I’ve been in Baltimore a little less than two months, and I mostly really like it, but today, out of the blue, I suddenly felt homesick for Buffalo. It was so bad in fact, that I briefly entertained the thought of working in Buffalo. I pictured myself getting a place, and getting set up. Housing in Buffalo is so inexpensive I bet I could find something for pretty cheap, and I could have a yard, and get a dog (that would be pretty perfect actually, since my dad could enjoy the benefits of the dog too, and my mom wouldn’t have to have it in her house). I figured I could do my Transitions at a Buffalo hospital, and live at home to save rent, and get a head start on paying back loans (my roommates both graduate in May, which is when I start Transitions, and our lease expires, so I wouldn’t have to find new roommates, or pay rent while living somewhere else), and then move back after graduation, and get a place of my own. It seemed like a really good idea…for about five minutes. Don’t get me wrong, it isn’t a bad idea, but it has some serious flaws. UB doesn’t offer a Masters in Midwifery, and I want to get as many degrees from Hopkins as they’ll give me. And those are the flaws. Otherwise it’s a good plan. Ok, I want to see the world, and I’ve never wanted to stay in Buffalo, and it might be very difficult to even find a job as a nurse there, because there aren’t any jobs for anyone, ever, but on the surface it seemed like a possibility.

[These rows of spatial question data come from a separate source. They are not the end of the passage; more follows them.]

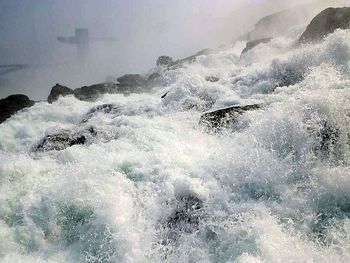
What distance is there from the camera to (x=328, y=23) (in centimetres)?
1669

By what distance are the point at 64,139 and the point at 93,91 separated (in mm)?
14010

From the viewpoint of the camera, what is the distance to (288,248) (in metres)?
4.76

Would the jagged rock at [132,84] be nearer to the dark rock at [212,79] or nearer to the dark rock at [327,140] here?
the dark rock at [212,79]

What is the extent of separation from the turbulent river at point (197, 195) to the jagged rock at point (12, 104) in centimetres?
A: 976

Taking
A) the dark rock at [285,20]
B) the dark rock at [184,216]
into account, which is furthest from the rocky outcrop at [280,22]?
the dark rock at [184,216]

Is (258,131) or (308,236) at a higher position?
(258,131)

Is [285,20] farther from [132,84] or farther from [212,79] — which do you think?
[212,79]

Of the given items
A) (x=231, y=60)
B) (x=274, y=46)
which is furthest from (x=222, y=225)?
(x=231, y=60)

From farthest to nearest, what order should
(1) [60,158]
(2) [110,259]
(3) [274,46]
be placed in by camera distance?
1. (3) [274,46]
2. (1) [60,158]
3. (2) [110,259]

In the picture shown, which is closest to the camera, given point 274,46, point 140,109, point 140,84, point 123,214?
point 123,214

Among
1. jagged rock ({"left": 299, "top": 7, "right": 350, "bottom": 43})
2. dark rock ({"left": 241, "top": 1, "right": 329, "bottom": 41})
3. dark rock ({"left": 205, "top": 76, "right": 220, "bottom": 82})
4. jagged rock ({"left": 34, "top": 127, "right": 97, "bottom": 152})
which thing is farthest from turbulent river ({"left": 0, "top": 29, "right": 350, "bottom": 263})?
dark rock ({"left": 241, "top": 1, "right": 329, "bottom": 41})

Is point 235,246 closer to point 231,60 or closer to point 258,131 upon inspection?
point 258,131

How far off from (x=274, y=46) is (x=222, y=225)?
1846 centimetres

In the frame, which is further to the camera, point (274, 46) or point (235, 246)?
point (274, 46)
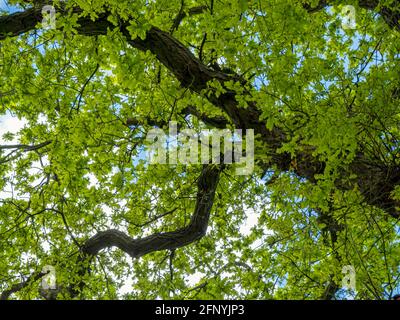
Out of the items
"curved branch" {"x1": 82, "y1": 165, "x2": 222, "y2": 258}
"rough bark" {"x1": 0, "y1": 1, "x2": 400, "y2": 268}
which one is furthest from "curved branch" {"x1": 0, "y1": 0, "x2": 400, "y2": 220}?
"curved branch" {"x1": 82, "y1": 165, "x2": 222, "y2": 258}

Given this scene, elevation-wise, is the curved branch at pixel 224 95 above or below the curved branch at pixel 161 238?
above

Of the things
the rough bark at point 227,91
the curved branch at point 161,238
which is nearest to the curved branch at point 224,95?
the rough bark at point 227,91

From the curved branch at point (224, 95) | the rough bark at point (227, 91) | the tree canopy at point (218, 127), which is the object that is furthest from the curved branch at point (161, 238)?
the curved branch at point (224, 95)

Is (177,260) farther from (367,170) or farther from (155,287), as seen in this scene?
(367,170)

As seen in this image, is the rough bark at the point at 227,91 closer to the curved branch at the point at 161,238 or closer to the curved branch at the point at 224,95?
the curved branch at the point at 224,95

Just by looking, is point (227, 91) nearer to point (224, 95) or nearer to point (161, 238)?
point (224, 95)

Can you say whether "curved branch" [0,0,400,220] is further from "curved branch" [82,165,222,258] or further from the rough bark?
"curved branch" [82,165,222,258]

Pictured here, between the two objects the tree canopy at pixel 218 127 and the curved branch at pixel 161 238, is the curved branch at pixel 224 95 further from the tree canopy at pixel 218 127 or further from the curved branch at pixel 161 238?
the curved branch at pixel 161 238

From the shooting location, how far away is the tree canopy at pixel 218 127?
15.7 feet

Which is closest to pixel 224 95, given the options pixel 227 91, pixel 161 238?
pixel 227 91

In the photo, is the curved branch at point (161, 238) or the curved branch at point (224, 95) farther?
the curved branch at point (161, 238)

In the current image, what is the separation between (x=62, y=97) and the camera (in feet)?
24.8

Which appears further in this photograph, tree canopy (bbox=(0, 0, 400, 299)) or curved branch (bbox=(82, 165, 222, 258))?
curved branch (bbox=(82, 165, 222, 258))

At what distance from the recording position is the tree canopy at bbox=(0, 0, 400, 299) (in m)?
4.79
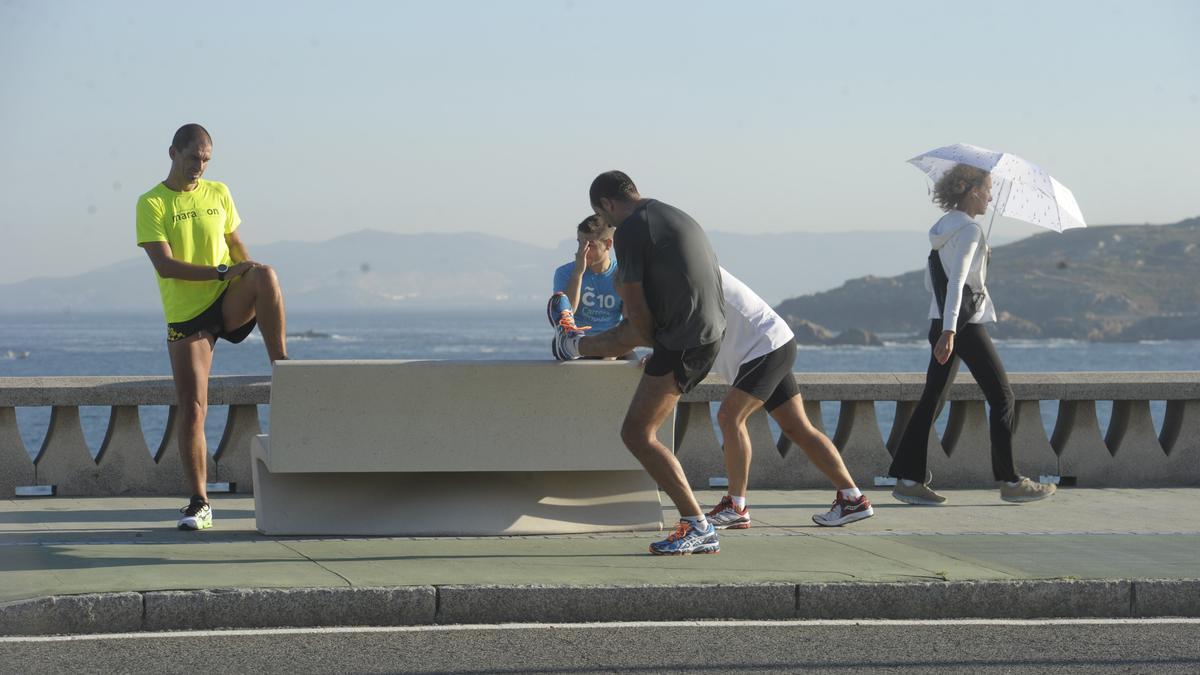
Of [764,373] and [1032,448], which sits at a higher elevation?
[764,373]

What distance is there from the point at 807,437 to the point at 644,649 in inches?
99.3

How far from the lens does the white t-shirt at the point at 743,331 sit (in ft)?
24.3

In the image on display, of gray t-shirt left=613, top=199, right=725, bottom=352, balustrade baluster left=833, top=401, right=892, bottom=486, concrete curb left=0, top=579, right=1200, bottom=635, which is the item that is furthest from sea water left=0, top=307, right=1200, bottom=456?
concrete curb left=0, top=579, right=1200, bottom=635

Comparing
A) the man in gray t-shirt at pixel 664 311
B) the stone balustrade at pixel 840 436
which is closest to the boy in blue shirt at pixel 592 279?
the man in gray t-shirt at pixel 664 311

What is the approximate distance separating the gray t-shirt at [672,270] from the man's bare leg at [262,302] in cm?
188

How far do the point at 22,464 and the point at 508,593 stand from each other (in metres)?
4.29

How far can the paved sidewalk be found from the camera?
6051mm

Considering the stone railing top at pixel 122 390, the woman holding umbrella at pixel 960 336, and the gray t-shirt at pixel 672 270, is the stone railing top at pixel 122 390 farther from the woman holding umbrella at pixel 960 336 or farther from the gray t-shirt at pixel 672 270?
the woman holding umbrella at pixel 960 336

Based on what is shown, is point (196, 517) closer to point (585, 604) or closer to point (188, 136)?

I would be close to my family, and Buffalo is a nice city, with fun things, and an affordable cost of living, and that isn’t nothing. Living far away can be exhausting sometimes, and if I don’t stay in Baltimore I’ll have to find some other place, and carve out a living, and community from scratch, and that sounds really hard.

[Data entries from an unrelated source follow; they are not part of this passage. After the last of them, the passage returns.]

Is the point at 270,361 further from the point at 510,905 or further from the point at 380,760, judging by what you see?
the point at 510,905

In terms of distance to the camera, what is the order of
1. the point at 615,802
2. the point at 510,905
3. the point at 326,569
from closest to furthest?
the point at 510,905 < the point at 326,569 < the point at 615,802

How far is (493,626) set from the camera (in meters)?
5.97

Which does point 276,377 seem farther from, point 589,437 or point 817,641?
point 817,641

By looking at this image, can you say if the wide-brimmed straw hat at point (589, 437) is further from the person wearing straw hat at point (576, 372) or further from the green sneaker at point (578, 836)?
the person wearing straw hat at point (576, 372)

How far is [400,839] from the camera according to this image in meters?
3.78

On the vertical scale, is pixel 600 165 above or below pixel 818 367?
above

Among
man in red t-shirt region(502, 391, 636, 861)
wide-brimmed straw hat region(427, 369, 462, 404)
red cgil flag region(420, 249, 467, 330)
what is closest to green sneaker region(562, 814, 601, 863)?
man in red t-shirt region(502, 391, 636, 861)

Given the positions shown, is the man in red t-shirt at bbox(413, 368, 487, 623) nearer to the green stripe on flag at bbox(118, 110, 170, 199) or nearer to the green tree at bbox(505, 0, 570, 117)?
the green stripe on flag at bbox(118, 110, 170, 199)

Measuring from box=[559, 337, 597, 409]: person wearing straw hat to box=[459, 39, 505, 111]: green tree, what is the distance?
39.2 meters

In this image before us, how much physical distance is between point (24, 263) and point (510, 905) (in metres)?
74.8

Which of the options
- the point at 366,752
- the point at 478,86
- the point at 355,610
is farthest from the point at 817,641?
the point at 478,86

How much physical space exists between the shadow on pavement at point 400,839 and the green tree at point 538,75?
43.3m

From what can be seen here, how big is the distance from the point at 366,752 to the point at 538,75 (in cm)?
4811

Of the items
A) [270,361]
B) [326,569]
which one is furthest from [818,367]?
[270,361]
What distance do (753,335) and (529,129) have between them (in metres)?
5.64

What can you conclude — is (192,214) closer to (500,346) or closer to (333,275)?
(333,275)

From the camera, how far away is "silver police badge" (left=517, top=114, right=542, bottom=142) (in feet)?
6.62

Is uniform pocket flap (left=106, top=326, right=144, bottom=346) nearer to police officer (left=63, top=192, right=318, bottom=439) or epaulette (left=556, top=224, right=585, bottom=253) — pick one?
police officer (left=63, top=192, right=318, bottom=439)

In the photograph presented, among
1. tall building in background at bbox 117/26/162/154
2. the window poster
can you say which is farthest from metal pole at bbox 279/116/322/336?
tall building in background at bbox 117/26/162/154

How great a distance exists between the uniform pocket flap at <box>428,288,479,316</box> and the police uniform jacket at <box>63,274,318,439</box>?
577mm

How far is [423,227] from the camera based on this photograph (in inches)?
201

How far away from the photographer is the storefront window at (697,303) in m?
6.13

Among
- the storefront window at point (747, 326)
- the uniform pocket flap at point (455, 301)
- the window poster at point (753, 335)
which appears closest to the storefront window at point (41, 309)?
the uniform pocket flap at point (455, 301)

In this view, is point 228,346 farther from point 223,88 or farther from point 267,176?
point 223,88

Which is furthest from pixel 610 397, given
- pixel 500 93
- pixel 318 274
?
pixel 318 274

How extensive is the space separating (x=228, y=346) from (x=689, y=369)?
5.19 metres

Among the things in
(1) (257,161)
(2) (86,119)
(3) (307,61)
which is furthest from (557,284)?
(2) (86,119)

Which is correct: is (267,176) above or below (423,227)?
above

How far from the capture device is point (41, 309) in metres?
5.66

While I was indulging in my little Buffalo daydream, I was also making a list of Acceptable State- places where I would be willing to live. People might disagree with a couple of places (*cough* South Dakota *cough*), but it was a relatively lengthy list, which just further drives home why I can’t just go back to Buffalo- there’s a whole world out there. Maybe after I travel and see all I care to see, if I still want to move back to Buffalo I’ll revisit the idea, but for now I have to look outward.

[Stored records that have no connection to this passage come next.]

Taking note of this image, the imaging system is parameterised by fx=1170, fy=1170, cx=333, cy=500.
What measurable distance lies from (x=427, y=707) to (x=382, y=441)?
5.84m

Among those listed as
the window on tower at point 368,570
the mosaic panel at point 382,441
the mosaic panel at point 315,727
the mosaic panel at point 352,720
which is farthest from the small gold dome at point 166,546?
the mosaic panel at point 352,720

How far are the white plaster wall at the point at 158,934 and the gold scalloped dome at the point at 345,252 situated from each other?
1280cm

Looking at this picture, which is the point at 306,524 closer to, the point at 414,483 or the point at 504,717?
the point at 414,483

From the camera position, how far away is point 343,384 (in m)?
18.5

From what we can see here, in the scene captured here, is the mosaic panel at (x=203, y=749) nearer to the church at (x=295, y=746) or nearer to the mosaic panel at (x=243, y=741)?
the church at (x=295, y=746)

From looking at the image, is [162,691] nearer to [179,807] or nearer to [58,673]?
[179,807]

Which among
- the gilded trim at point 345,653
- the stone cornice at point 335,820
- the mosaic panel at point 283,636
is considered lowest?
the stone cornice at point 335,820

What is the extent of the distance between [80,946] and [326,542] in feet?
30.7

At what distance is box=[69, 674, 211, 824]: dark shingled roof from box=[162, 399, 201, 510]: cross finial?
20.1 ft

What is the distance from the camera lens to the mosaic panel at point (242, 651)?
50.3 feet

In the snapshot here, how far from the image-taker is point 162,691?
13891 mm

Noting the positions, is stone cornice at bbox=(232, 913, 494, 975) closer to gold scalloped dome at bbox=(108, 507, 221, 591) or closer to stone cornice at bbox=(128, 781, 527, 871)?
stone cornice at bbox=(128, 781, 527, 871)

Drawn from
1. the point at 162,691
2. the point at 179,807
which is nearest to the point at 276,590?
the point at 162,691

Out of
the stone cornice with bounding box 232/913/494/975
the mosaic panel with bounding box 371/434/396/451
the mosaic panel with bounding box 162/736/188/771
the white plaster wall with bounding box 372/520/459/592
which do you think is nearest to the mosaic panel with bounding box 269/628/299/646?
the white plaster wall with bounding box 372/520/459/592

I haven’t posted any exciting food stuff lately, since I’ve been living off of my red beans and rice (and popcorn, and frozen fruit), but today the phrase “rhubarb scones” popped into my head, so keep an eye out for those in the near future. I’m trying to be super frugal and not buy a ton of groceries this week, and it’s so hot, and everything I have right now is so dull that I just want to live off of melon and pickles, but I’m going to try to do a little baking anyway. Don’t ask me why, I couldn’t tell you.